• [Work to complete]:
Every line from the one that holds "Which of the items listed as" through the final line should be returned exactly. Omit the pictures.

##### Entries #####

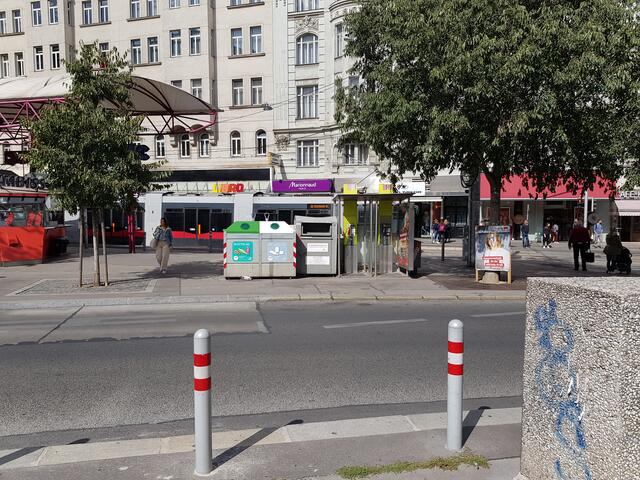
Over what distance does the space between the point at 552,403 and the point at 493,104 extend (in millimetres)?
10168

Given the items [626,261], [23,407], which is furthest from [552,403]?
[626,261]

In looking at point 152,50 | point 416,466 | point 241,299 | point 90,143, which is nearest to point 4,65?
point 152,50

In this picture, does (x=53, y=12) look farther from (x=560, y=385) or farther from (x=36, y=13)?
(x=560, y=385)

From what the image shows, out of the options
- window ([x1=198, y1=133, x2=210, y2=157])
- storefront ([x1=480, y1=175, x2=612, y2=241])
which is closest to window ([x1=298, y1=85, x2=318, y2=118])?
window ([x1=198, y1=133, x2=210, y2=157])

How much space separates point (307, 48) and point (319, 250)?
20.3 m

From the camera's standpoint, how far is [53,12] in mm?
35500

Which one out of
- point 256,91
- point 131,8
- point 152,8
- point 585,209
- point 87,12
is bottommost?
point 585,209

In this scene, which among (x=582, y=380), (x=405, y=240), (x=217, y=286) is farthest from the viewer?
(x=405, y=240)

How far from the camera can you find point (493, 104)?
12148mm

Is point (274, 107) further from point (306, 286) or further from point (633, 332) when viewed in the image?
point (633, 332)

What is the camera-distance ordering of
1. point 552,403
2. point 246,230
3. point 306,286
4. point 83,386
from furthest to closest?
1. point 246,230
2. point 306,286
3. point 83,386
4. point 552,403

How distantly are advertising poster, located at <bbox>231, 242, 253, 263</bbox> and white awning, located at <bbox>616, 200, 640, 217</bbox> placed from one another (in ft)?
78.4

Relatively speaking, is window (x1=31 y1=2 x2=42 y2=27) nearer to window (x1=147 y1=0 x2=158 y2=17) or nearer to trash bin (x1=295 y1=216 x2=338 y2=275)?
window (x1=147 y1=0 x2=158 y2=17)

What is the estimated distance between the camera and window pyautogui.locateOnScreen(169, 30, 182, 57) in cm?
3384
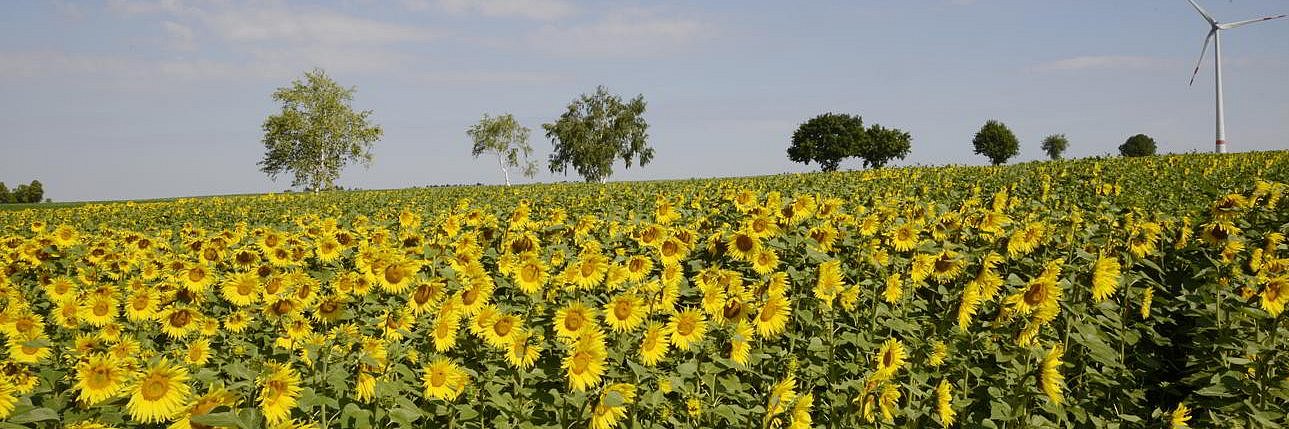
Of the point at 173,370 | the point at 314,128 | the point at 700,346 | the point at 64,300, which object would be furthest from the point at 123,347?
the point at 314,128

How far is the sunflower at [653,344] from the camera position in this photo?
11.3 ft

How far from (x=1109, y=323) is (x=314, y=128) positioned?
2638 inches

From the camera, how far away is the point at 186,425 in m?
2.23

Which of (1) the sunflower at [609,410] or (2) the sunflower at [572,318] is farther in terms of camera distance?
(2) the sunflower at [572,318]

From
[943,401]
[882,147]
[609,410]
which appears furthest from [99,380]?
[882,147]

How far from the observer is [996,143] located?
10294 cm

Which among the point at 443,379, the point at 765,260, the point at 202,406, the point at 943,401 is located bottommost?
the point at 943,401

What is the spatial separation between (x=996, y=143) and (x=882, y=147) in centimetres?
2360

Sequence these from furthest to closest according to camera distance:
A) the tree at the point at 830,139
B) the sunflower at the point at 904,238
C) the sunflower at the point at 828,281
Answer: the tree at the point at 830,139 → the sunflower at the point at 904,238 → the sunflower at the point at 828,281

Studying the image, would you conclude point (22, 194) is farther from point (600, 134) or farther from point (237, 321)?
point (237, 321)

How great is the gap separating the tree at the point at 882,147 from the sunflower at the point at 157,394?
92.0m

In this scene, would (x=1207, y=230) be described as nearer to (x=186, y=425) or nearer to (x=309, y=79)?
(x=186, y=425)

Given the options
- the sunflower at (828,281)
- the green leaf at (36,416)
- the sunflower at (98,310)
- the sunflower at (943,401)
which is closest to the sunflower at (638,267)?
the sunflower at (828,281)

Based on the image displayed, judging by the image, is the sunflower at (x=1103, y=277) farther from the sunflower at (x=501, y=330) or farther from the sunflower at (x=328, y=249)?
the sunflower at (x=328, y=249)
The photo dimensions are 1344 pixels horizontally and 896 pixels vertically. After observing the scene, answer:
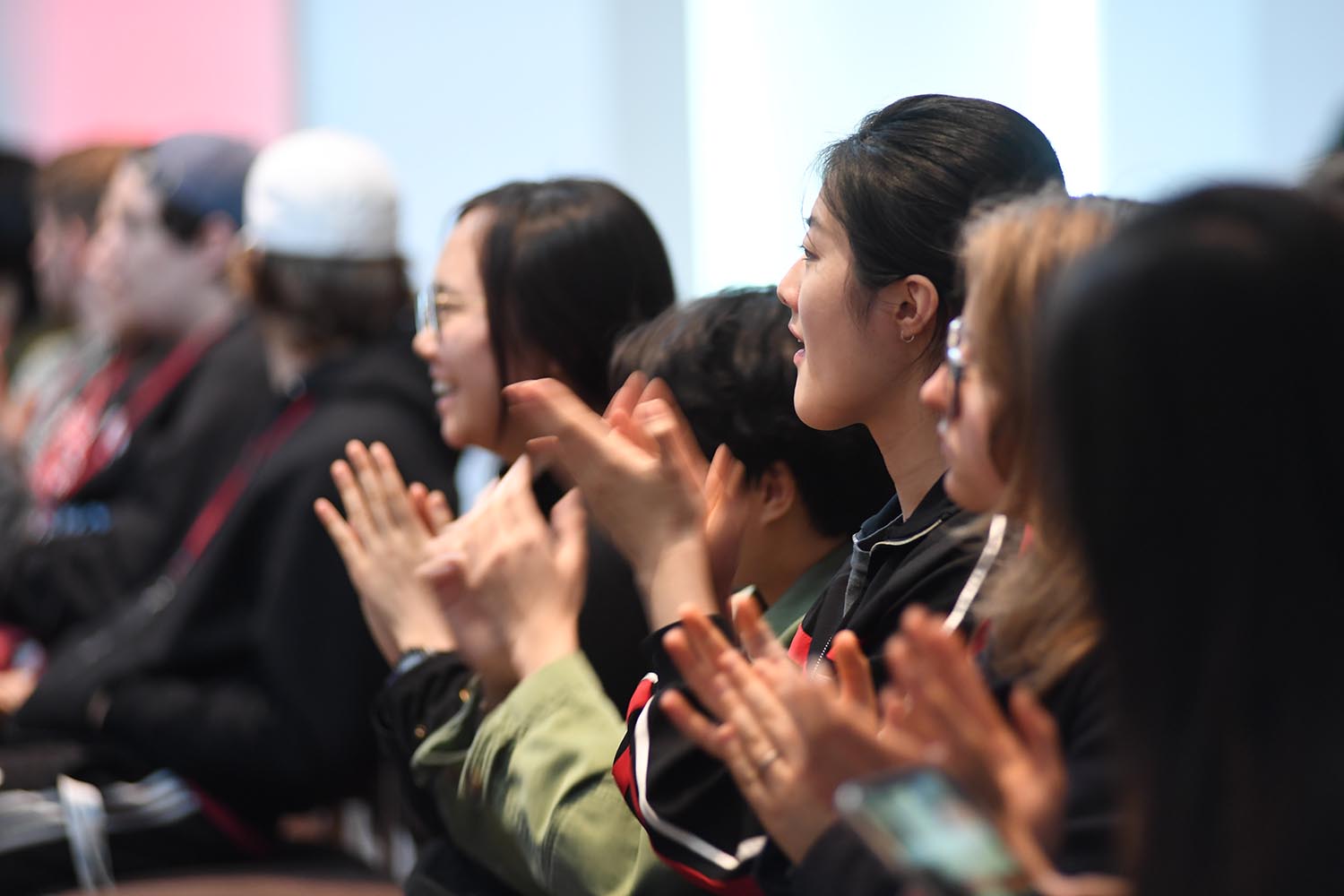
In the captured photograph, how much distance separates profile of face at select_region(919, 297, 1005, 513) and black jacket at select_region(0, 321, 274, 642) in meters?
1.83

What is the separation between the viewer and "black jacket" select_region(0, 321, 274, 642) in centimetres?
273

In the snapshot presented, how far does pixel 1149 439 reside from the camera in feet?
2.46

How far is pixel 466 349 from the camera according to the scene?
1.89 m

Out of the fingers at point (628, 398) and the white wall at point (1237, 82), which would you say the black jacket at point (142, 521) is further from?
the white wall at point (1237, 82)

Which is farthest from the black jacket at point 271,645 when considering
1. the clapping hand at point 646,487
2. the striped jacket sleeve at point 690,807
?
the striped jacket sleeve at point 690,807

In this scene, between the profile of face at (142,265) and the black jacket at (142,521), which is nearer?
the black jacket at (142,521)

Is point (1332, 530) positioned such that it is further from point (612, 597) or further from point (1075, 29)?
point (1075, 29)

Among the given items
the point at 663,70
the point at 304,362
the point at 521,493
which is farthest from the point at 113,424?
the point at 521,493

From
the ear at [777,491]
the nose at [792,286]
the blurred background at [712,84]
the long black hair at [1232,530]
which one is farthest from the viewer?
the blurred background at [712,84]

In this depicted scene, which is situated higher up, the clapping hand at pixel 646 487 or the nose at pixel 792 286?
the nose at pixel 792 286

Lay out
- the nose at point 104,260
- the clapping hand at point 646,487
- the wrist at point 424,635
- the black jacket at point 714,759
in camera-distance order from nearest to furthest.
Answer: the black jacket at point 714,759
the clapping hand at point 646,487
the wrist at point 424,635
the nose at point 104,260

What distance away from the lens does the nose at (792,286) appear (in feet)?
4.58

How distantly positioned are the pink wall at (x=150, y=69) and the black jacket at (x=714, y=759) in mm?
3600

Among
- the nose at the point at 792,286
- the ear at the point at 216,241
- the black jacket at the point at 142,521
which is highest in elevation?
the nose at the point at 792,286
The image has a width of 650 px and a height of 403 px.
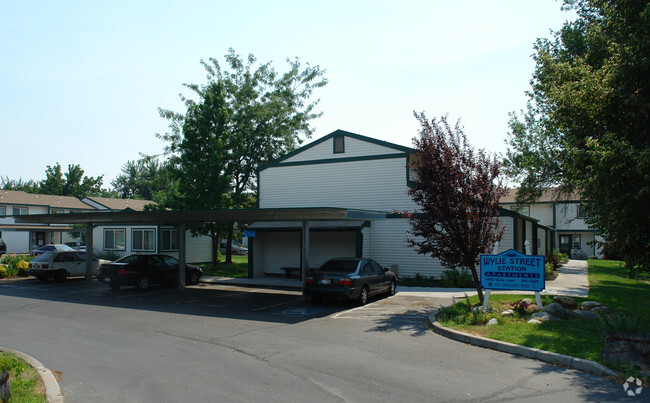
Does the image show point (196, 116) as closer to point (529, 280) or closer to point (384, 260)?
point (384, 260)

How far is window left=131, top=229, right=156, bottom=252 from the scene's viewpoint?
32.9 meters

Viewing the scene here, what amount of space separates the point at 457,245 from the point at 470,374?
6009 mm

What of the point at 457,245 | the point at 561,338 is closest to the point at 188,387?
the point at 561,338

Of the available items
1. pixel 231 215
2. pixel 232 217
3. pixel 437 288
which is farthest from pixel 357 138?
pixel 437 288

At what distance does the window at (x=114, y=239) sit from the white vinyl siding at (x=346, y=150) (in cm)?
1691

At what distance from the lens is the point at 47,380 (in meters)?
6.59

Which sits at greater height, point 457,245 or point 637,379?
point 457,245

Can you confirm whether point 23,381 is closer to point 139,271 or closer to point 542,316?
point 542,316

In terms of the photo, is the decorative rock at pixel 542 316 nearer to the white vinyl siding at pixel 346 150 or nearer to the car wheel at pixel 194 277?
the white vinyl siding at pixel 346 150

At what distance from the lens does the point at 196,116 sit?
27109mm

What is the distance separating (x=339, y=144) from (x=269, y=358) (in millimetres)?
16503

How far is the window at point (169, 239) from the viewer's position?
32781 millimetres

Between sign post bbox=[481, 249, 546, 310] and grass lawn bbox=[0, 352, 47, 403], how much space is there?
956cm

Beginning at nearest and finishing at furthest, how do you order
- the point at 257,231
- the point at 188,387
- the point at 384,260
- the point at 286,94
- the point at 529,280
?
the point at 188,387, the point at 529,280, the point at 384,260, the point at 257,231, the point at 286,94
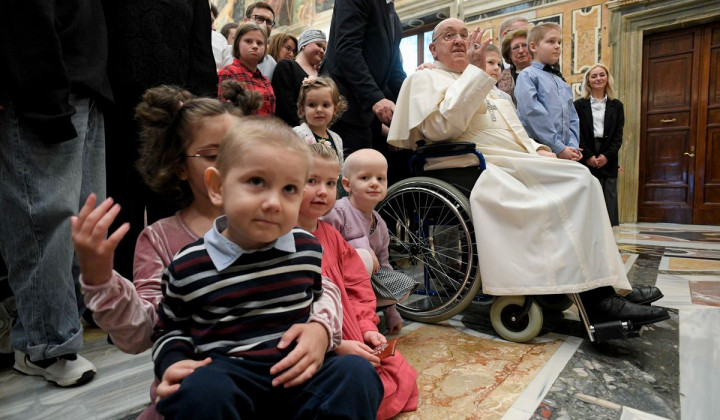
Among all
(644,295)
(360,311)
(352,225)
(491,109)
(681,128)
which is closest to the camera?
(360,311)

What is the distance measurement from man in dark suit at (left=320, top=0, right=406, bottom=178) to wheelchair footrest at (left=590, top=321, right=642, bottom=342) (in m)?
1.58

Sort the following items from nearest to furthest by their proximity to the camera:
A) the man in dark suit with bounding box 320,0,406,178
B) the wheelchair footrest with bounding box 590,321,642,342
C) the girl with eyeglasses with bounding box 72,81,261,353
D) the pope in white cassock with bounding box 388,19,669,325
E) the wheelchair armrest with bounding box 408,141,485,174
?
the girl with eyeglasses with bounding box 72,81,261,353, the wheelchair footrest with bounding box 590,321,642,342, the pope in white cassock with bounding box 388,19,669,325, the wheelchair armrest with bounding box 408,141,485,174, the man in dark suit with bounding box 320,0,406,178

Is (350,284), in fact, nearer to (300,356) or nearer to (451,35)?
(300,356)

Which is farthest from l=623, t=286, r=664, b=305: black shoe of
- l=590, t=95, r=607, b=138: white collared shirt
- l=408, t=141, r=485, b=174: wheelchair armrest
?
l=590, t=95, r=607, b=138: white collared shirt

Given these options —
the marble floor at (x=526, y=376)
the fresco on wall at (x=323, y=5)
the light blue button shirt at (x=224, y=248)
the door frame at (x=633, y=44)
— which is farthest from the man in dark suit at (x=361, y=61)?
the fresco on wall at (x=323, y=5)

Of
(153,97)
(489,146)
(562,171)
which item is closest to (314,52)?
(489,146)

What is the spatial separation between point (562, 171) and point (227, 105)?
156 centimetres

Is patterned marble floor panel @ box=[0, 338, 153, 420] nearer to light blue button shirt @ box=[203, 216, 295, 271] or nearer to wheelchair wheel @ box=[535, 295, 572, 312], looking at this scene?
light blue button shirt @ box=[203, 216, 295, 271]

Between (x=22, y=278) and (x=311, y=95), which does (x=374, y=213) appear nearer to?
(x=311, y=95)

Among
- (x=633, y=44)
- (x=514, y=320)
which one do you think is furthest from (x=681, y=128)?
(x=514, y=320)

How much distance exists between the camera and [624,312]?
1.88 m

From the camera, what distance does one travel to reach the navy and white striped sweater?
947mm

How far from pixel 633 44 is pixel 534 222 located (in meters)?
6.76

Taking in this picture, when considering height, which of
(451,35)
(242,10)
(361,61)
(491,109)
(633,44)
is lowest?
(491,109)
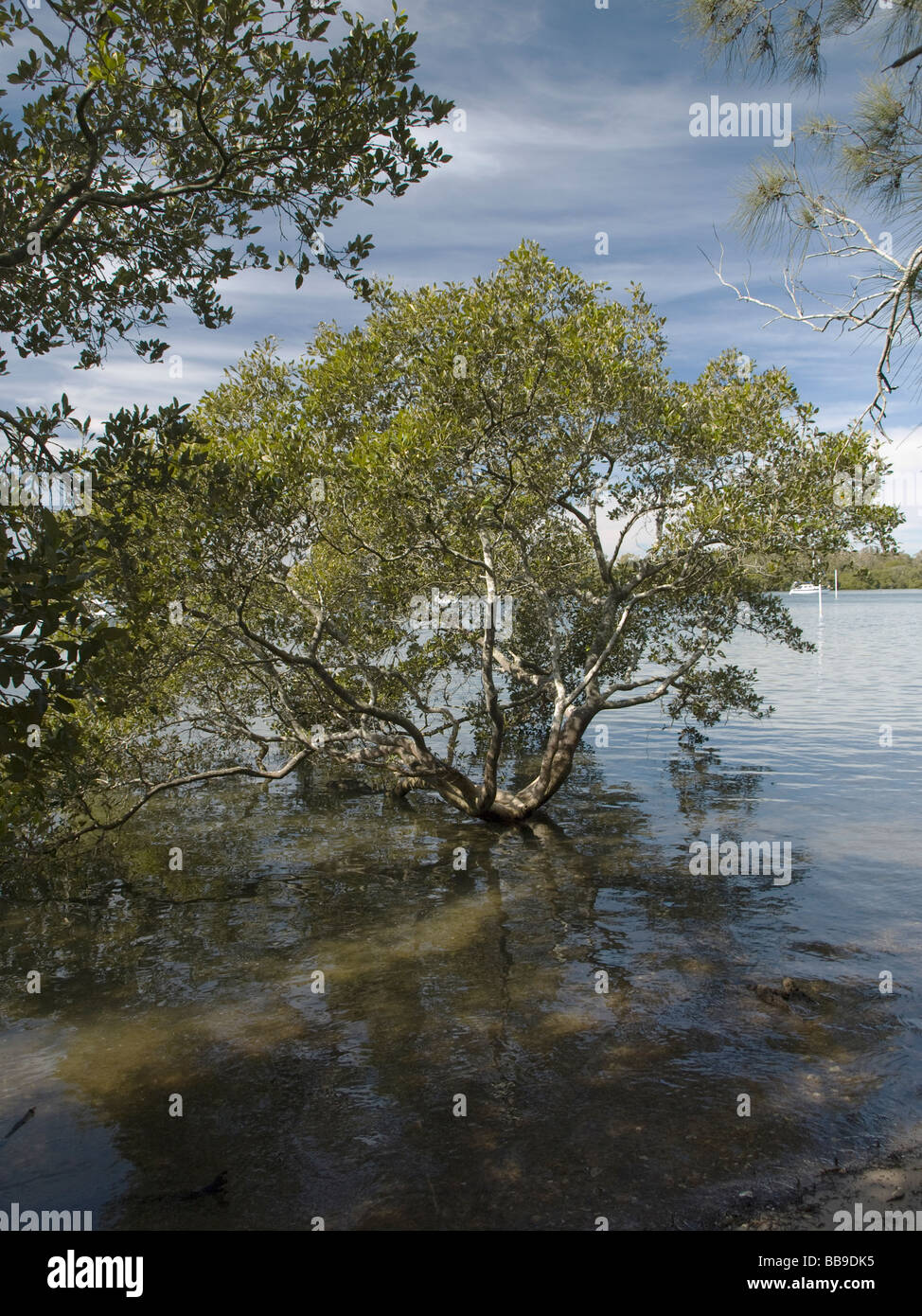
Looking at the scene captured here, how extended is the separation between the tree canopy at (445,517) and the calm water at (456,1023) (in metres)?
2.41

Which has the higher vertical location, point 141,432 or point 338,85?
point 338,85

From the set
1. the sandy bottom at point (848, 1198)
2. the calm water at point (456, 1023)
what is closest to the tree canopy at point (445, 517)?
the calm water at point (456, 1023)

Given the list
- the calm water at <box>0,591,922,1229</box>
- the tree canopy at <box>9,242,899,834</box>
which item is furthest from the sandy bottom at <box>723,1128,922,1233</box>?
the tree canopy at <box>9,242,899,834</box>

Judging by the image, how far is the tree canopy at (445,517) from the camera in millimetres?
14828

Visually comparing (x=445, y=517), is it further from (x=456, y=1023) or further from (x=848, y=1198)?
(x=848, y=1198)

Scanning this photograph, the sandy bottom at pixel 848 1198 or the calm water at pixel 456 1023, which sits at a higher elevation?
the sandy bottom at pixel 848 1198

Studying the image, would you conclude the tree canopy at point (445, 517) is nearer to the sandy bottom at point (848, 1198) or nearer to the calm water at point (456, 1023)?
the calm water at point (456, 1023)

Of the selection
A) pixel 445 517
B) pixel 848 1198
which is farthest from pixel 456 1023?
pixel 445 517

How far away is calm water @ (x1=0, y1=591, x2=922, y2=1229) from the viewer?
7898 millimetres

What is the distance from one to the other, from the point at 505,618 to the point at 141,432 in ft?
58.8

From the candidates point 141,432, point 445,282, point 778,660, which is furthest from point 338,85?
point 778,660

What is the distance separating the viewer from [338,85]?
25.7 ft

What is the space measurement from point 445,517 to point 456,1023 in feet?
30.3
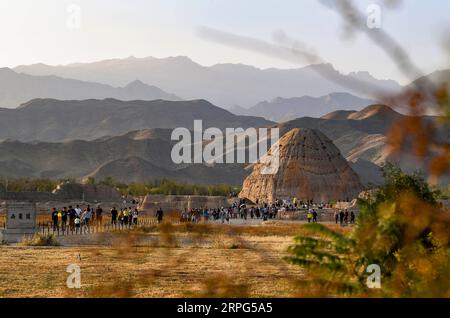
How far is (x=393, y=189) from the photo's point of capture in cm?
1355

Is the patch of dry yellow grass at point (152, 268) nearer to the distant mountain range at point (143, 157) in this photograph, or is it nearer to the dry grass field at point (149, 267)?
the dry grass field at point (149, 267)

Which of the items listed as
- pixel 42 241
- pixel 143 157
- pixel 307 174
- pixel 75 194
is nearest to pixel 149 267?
pixel 42 241

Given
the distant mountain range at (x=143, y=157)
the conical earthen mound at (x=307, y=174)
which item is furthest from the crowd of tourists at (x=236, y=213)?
the distant mountain range at (x=143, y=157)

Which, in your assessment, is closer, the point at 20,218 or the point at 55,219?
the point at 55,219

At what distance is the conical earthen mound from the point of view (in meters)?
88.0

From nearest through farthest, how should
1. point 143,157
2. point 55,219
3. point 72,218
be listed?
point 55,219, point 72,218, point 143,157

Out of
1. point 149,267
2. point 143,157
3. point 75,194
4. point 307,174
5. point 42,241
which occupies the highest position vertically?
point 143,157

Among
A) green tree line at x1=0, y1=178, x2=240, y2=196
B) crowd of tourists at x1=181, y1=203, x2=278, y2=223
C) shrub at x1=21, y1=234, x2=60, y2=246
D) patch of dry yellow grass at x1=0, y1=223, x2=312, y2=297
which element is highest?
green tree line at x1=0, y1=178, x2=240, y2=196

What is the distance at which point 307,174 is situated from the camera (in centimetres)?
8788

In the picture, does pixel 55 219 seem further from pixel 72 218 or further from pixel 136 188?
pixel 136 188

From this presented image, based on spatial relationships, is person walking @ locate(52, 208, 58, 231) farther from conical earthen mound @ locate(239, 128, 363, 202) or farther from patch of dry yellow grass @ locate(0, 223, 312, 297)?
conical earthen mound @ locate(239, 128, 363, 202)

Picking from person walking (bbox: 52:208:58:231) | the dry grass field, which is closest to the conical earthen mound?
person walking (bbox: 52:208:58:231)

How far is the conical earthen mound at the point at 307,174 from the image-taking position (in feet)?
289
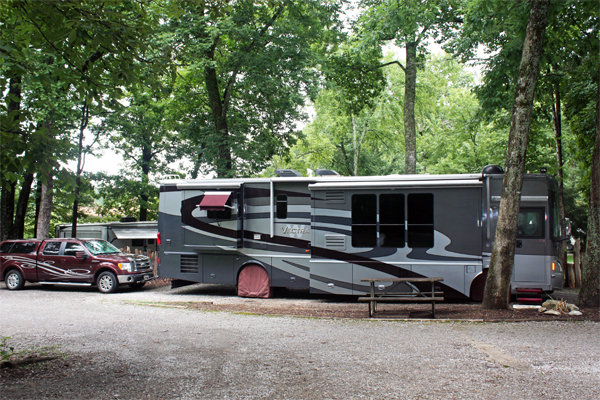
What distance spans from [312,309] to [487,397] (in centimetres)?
656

#####

• [Solution below]:
Which of the items listed as
- pixel 42 241
- pixel 143 157
- pixel 307 174
- pixel 75 194
is nearest to pixel 149 267?
pixel 42 241

Given
the distant mountain range at (x=143, y=157)
the conical earthen mound at (x=307, y=174)
which item is furthest from the crowd of tourists at (x=236, y=213)?
the distant mountain range at (x=143, y=157)

Which, in your assessment, is closer, the point at 20,218 or the point at 55,219?
the point at 55,219

At what distance is the conical earthen mound from the point of view (in meters)?
88.0

From nearest through farthest, how should
1. point 143,157
2. point 55,219
3. point 72,218
be listed?
point 55,219, point 72,218, point 143,157

Out of
1. point 149,267
2. point 143,157
3. point 75,194
4. point 307,174
5. point 42,241
which occupies the highest position vertically?
point 143,157

Among
A) green tree line at x1=0, y1=178, x2=240, y2=196
B) crowd of tourists at x1=181, y1=203, x2=278, y2=223
C) shrub at x1=21, y1=234, x2=60, y2=246
D) patch of dry yellow grass at x1=0, y1=223, x2=312, y2=297
which element is highest?
green tree line at x1=0, y1=178, x2=240, y2=196

What is the distance at which point 307,174 is situated from the camera (in centimetres)?
8788

In the picture, does pixel 55 219 seem further from pixel 72 218 or further from pixel 136 188?
pixel 136 188

From this presented image, based on spatial relationships, is person walking @ locate(52, 208, 58, 231) farther from conical earthen mound @ locate(239, 128, 363, 202) or farther from patch of dry yellow grass @ locate(0, 223, 312, 297)?
conical earthen mound @ locate(239, 128, 363, 202)

Picking from person walking (bbox: 52:208:58:231) | the dry grass field, which is closest to the conical earthen mound?
person walking (bbox: 52:208:58:231)

How far is the conical earthen mound at the point at 307,174 from the image-taking position (in feet)?
289
What distance spans from [312,309] to [487,397] (in centimetres)?
656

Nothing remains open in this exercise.